The Trump administration on Wednesday tried to clear the waters after it gave confusing messages concerning the whereabouts of a US supercarrier that supposedly was steaming toward North Korea last week.
Amid soaring tensions ahead of North Korea's apparent ramping up for a sixth nuclear test, the US Navy on April 8 said it was directing a naval strike group headed by the USS Carl Vinson aircraft carrier to "sail north" from the waters off Singapore, as a "prudent measure" to deter Pyongyang.
"We are sending an armada. Very powerful," were the words of President Donald Trump, and other officials made it sound like the ships were plowing toward the region.
"A carrier group steaming into an area like that, the forward presence of that is clearly... a huge deterrent. So, I think it serves multiple capabilities," White House spokesman Sean Spicer said April 11.
Pentagon chief Jim Mattis said the Vinson was "on her way up" to the region.
But the Navy on Tuesday admitted the ships were in fact sent in the opposite direction -- away from Singapore and toward Australia to conduct drills with the Australian navy.
Defense officials said the Vinson wouldn't be anywhere near North Korea before next week at the earliest -- it is thousands of nautical miles from the Java Sea where the ship was located over the weekend to the Sea of Japan.

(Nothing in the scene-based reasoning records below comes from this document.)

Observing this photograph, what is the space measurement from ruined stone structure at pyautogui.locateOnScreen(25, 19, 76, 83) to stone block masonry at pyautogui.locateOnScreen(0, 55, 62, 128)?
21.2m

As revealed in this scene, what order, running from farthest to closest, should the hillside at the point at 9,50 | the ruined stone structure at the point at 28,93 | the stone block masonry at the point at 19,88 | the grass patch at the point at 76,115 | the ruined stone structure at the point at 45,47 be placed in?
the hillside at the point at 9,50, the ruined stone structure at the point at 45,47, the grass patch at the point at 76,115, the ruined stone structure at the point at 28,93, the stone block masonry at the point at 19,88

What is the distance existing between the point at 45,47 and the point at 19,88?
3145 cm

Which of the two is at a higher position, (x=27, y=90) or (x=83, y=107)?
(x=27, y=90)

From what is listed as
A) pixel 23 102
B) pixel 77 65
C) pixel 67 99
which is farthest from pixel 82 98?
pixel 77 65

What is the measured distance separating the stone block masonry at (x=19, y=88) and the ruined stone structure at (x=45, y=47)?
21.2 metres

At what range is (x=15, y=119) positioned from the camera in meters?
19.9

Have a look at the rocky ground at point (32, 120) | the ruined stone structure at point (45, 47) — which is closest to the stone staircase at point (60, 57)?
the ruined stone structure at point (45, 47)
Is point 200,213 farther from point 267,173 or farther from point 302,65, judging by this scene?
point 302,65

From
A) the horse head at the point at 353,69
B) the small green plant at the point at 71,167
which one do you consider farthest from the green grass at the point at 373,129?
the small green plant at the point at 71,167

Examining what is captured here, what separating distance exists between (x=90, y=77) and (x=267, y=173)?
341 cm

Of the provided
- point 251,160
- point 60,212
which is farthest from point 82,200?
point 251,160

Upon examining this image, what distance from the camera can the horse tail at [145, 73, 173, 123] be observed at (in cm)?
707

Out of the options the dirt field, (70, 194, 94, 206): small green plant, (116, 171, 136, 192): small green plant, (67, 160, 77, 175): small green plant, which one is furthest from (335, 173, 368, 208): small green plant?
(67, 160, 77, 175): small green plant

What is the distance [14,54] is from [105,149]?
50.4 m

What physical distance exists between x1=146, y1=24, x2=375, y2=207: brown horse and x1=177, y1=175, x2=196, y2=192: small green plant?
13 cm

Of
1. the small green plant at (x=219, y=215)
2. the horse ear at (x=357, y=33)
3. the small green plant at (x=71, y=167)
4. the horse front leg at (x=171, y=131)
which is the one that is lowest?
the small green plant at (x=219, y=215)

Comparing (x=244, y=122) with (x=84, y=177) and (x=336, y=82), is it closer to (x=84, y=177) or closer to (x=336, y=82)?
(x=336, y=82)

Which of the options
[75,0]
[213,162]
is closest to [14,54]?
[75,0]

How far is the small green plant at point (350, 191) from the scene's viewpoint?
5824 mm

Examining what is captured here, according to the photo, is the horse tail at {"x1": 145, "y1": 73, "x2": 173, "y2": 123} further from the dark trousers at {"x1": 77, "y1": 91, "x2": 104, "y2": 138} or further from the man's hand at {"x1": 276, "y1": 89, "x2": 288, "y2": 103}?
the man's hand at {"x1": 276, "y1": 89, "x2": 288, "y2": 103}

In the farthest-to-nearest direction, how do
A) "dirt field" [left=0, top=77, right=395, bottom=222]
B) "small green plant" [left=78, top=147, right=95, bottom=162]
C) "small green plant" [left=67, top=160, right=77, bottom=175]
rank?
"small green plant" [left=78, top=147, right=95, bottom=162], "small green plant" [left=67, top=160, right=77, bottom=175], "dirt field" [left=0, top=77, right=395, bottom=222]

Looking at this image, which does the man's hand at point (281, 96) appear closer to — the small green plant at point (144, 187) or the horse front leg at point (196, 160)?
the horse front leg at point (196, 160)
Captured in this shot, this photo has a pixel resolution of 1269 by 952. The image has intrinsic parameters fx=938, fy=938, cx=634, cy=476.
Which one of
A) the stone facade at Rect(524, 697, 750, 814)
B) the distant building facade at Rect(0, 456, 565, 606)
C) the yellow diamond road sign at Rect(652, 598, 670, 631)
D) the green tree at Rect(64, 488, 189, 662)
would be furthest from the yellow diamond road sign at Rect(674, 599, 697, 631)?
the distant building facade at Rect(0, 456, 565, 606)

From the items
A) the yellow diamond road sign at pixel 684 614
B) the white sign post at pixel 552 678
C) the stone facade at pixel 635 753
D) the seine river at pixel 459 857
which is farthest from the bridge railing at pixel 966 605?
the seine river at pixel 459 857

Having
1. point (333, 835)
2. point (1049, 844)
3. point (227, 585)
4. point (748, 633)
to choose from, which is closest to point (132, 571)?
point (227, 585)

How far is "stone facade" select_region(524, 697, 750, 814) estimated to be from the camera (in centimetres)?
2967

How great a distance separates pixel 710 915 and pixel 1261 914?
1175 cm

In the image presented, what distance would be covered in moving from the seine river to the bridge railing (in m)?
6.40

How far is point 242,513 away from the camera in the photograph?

Critics pounced on the discrepancy as a dangerous miscommunication, saying it fed into North Korea's narrative that America is all bluster and doesn't follow through on threats.
- 'It is happening' -
It also comes as the White House faces ongoing credibility issues on a broad range of topics including the size of Trump's inaugural crowd, his unsubstantiated claim that he was "wiretapped" by the Obama administration and his unsupported assertion millions of votes in November's election were illegal.
"The president said that we have an armada going towards the peninsula. That's a fact. It happened. It is happening, rather," Spicer said Wednesday as he tried to clarify the issue.
Speaking to reporters in Saudi Arabia, Mattis said the Pentagon had tried to be open about the Vinson's whereabouts.
"We generally don't give out ship schedules in advance but I did not want to play a game either and say we were not changing the schedule when in fact we have," he said.
"She will be on her way. I will determine when she gets there and where she actually operates, but the Vinson is going to be part of our ensuring that we stand by our allies in the northwest Pacific."
Rear Admiral Jim Kilby, who heads the Vinson strike group, wrote on Facebook late Tuesday that the ships' deployment "has been extended 30 days to provide a persistent presence in the waters off the Korean Peninsula."
James Faeh, a former Pentagon country director for Korea during the Obama administration, said the Vinson deployment was not a make-or-break development, given that the United States already has a massive array of military hardware and tens of thousands of troops in the region to deter Pyongyang.
He told AFP the rhetoric coming from the Trump administration on North Korea was "overheated and risky," but the strike group's deployment was "not at all outside of the mainstream."
North Korea staged a massive military parade on Saturday and observers widely expected the country to conduct a sixth nuclear test to coincide with celebrations marking the birthdate of regime founder Kim Il-Sung.
But that test hasn't happened yet, though North Korean leader Kim Jong-un attempted to launch a missile Sunday that the Pentagon said blew up almost immediately after launch.